[Collection entries]

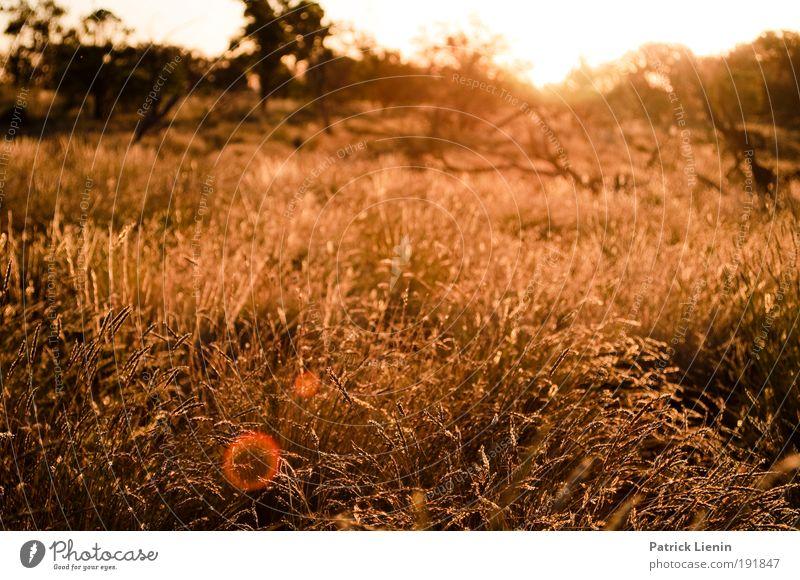 summer evening Summer Environment Nature Landscape Plant Bushes Wild plant Meadow Desert Moody Hot Outback Sunset Colour photo Exterior shot Evening Light
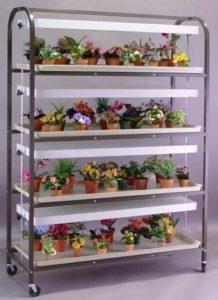 4 Tier Plant Stands Indoor Brown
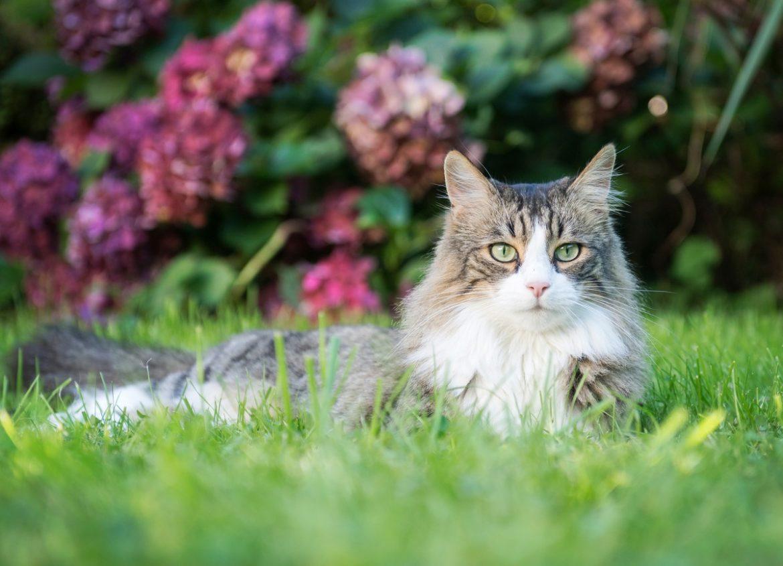 Katzennamen: Katze liegt in Wiese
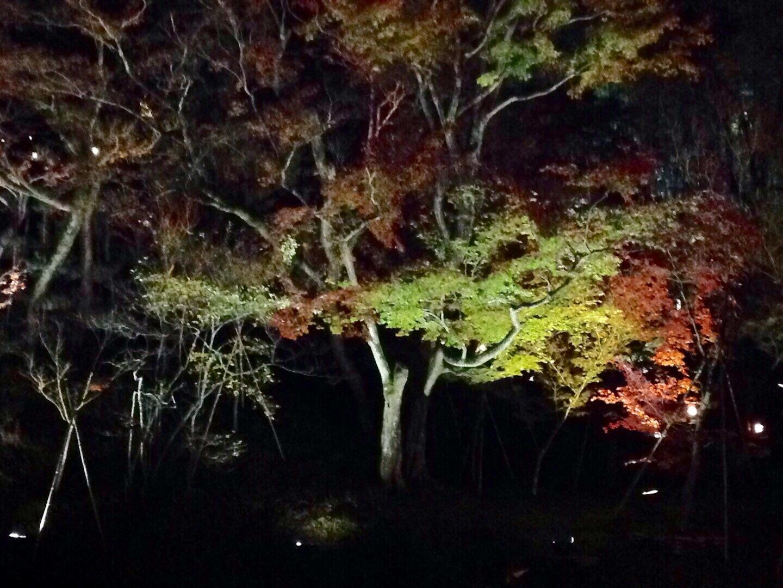 高台寺春のライトアップ_b0153663_00194870.jpeg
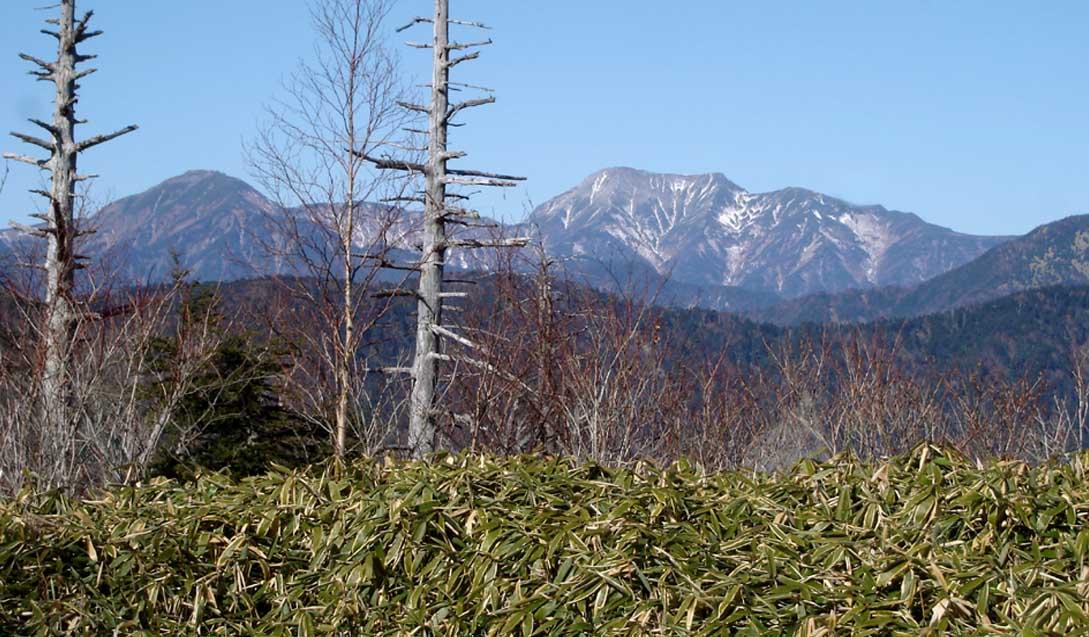山伏山頂からの上河内・聖岳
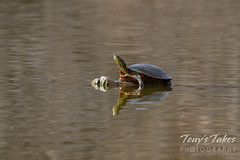 April 4, 2021 - Painted turtle on a mild day. (Tony's Takes)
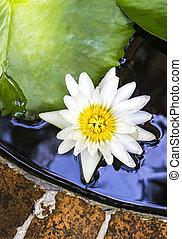 blanc, lotus, dans, étang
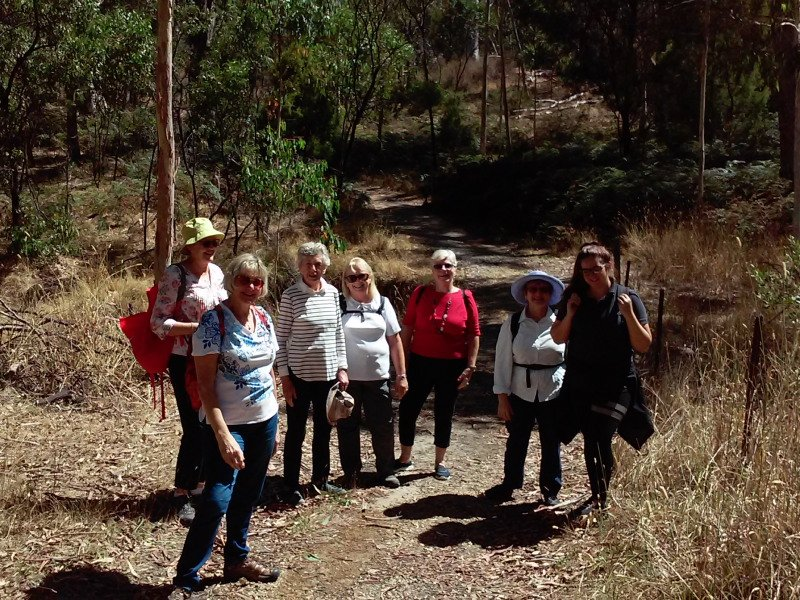 Bushwalking group at Morialta - Photo: Pure SA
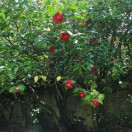 garden03may2015 (3)
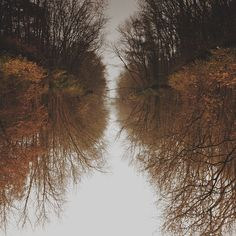 Incredible Scenes Reflected on Puddles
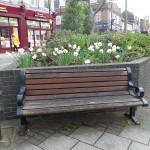 Guerrilla gardened daffodils on Chiswick High Road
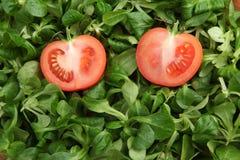 Deux parts de tomate dans la laitue verte de mache Image stock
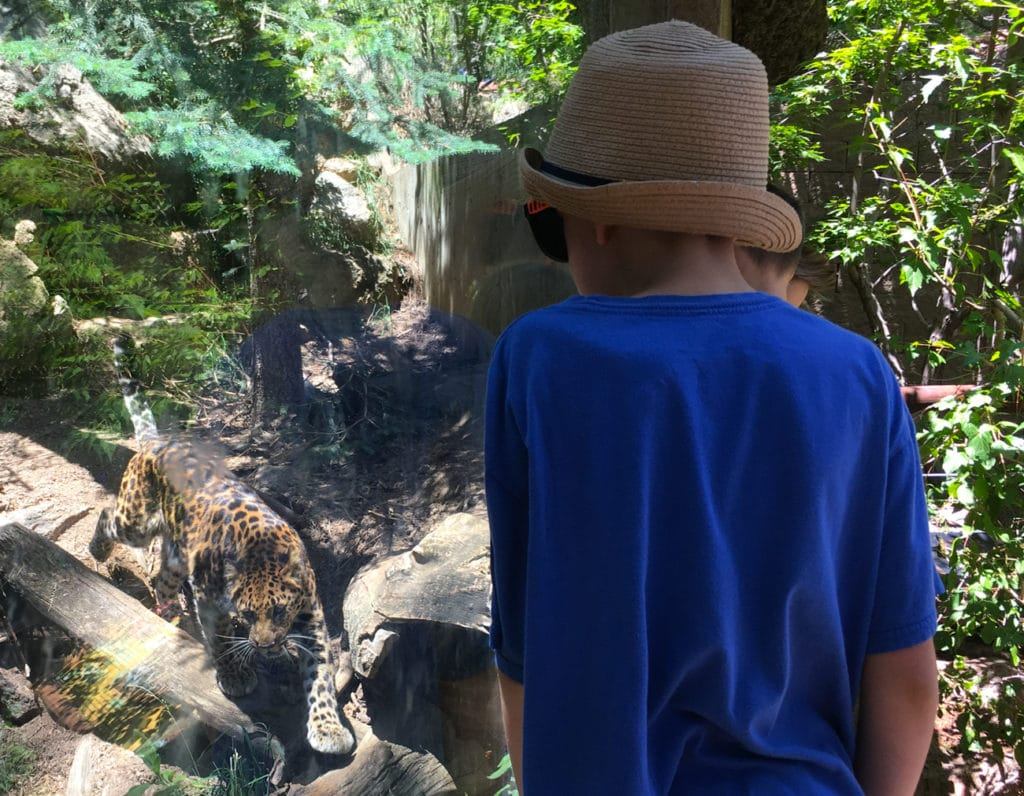 cheyenne mountain zoo leopard
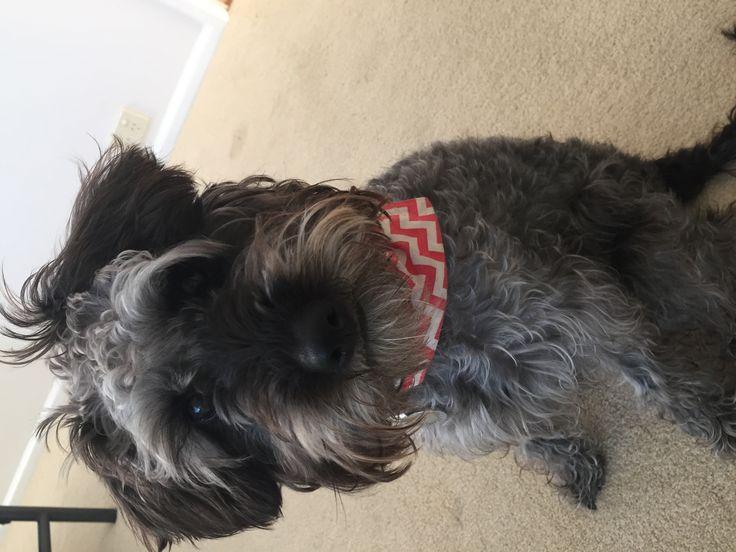 Salty dog bandanna by ocean trim
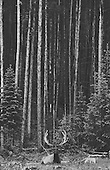 Rocky Mountain Elk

WHAT YOU NEED TO DO —
Repeat only the lines from the line with "山伏山頂からの上河内・聖岳" to the end of the entries, including both the first and the last line, and drop every picture.

TASK RESULT —
山伏山頂からの上河内・聖岳
 April 4, 2021 - Painted turtle on a mild day. (Tony's Takes)
 blanc, lotus, dans, étang
 Bushwalking group at Morialta - Photo: Pure SA
 garden03may2015 (3)
 Incredible Scenes Reflected on Puddles
 Guerrilla gardened daffodils on Chiswick High Road
 Deux parts de tomate dans la laitue verte de mache Image stock
 cheyenne mountain zoo leopard
 Salty dog bandanna by ocean trim
 Rocky Mountain Elk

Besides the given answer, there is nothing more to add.